政治・行政 | 神奈川新聞 | 2019年1月5日(土) 17:00

横浜市役所
横浜市役所

 横浜市内で消防団員の確保が進み、条例で定める定数(8305人)の100%を今月1日に初めて達成したことが分かった。全国では団員数の減少に歯止めが掛からず、地域防災力の低下が懸念されているが、同市では昨年4月以降、全20消防団で計500人近くの増員を実現。事業所に対しても積極的な協力を求める人材確保策が大きな成果を上げている。

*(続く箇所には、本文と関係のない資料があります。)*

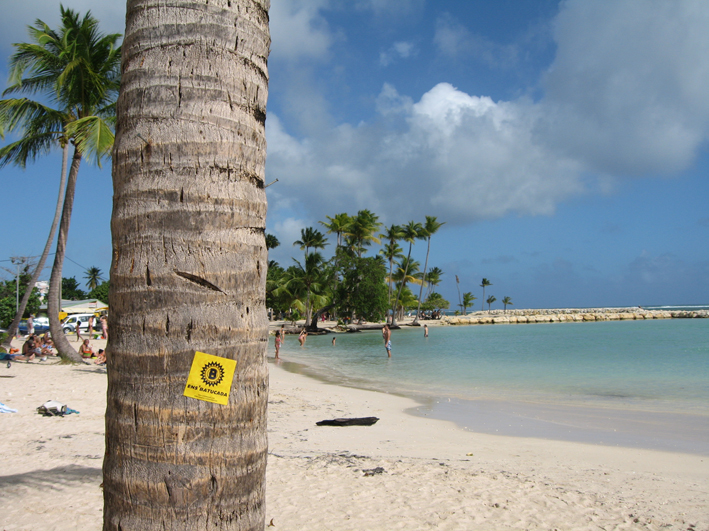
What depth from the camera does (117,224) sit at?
1.74m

 市消防局によると、主に区ごとに分かれている20消防団の合計団員数は、昨年4月時点で7810人だった。12月で8259人に増え、定数に対する充足率は99・4%に上昇。その後の1カ月でさらに伸び、条例定数を8305人とした2006年度以降で最多となった。


横浜市の消防団員の推移
横浜市の消防団員の推移

 06年4月に8052人だった団員数はその後、減少を続け、東日本大震災翌年の12年4月には7022人に落ち込んだ。かつて担い手の中心だった自営業者が少なくなり、長年活動してきた高齢の団員に代わる若手の入団者を確保できなかったことが主因で、全国的な趨勢(すうせい)と同じだった。

 打開に向け、市内の各消防団と地元消防署が連携。これまで消防団活動に加わっていなかった事業所や施設に働き掛ける地道な勧誘活動を続けた。その結果、医療機関や老人ホーム、保育園、スポーツクラブ、カーディーラーなどが「消防団協力事業所」となり、複数の従業員や職員が入団する流れが3年ほど前から定着してきたという。

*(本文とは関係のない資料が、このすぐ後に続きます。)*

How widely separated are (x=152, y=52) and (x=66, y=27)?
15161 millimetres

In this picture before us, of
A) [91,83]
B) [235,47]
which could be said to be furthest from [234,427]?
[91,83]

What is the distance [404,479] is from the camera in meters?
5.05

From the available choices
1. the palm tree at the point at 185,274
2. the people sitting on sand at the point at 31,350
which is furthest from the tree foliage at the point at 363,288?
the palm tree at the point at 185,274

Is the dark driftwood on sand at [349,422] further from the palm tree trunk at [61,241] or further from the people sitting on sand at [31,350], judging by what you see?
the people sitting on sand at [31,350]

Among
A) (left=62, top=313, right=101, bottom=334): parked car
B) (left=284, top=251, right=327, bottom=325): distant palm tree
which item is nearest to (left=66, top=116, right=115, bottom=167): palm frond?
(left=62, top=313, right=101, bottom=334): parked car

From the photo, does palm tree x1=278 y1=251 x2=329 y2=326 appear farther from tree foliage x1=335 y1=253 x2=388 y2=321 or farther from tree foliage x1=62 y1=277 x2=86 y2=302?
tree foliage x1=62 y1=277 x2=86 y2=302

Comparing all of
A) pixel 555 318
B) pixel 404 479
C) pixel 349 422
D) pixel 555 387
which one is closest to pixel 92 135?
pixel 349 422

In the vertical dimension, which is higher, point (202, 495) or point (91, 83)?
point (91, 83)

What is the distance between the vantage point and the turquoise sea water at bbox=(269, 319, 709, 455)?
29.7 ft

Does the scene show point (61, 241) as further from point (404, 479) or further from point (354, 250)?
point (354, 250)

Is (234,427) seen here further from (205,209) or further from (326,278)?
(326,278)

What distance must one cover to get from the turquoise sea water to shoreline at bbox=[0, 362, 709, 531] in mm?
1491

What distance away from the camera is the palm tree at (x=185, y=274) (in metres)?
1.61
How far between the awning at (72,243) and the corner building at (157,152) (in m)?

 地域特性を踏まえた独自の確保策もあり、神奈川消防団は重機や船舶などを所有する地元企業の協力を得て、大規模災害時を中心に活動する特装部隊を発足。戸塚消防団や南消防団は、ヤクルトレディや新聞販売店の従業員ら日々の業務を通じて地域に詳しい入団者を確保し、通勤で地元を離れるサラリーマン団員の増加で手薄になりがちな昼間の活動をカバーすることを目指している。

 林文子市長は4日の賀詞交換会で「都市を守る防災・減災の要である消防団がついに100%になった。みんなで地域を守ろうということが数字に表れたのではないか」などと述べた。

 総務省消防庁のまとめでは、1954年までは200万人を超えていた全国の消防団員数は昨年4月時点で84万3661人に減少。1万8545人の県内は横浜市の増加が全体の数を押し上げ、1年前と比べ全国最多の102人の増を記録した。県消防課によると、小田原、綾瀬両市と中井町も定数100%を達成している。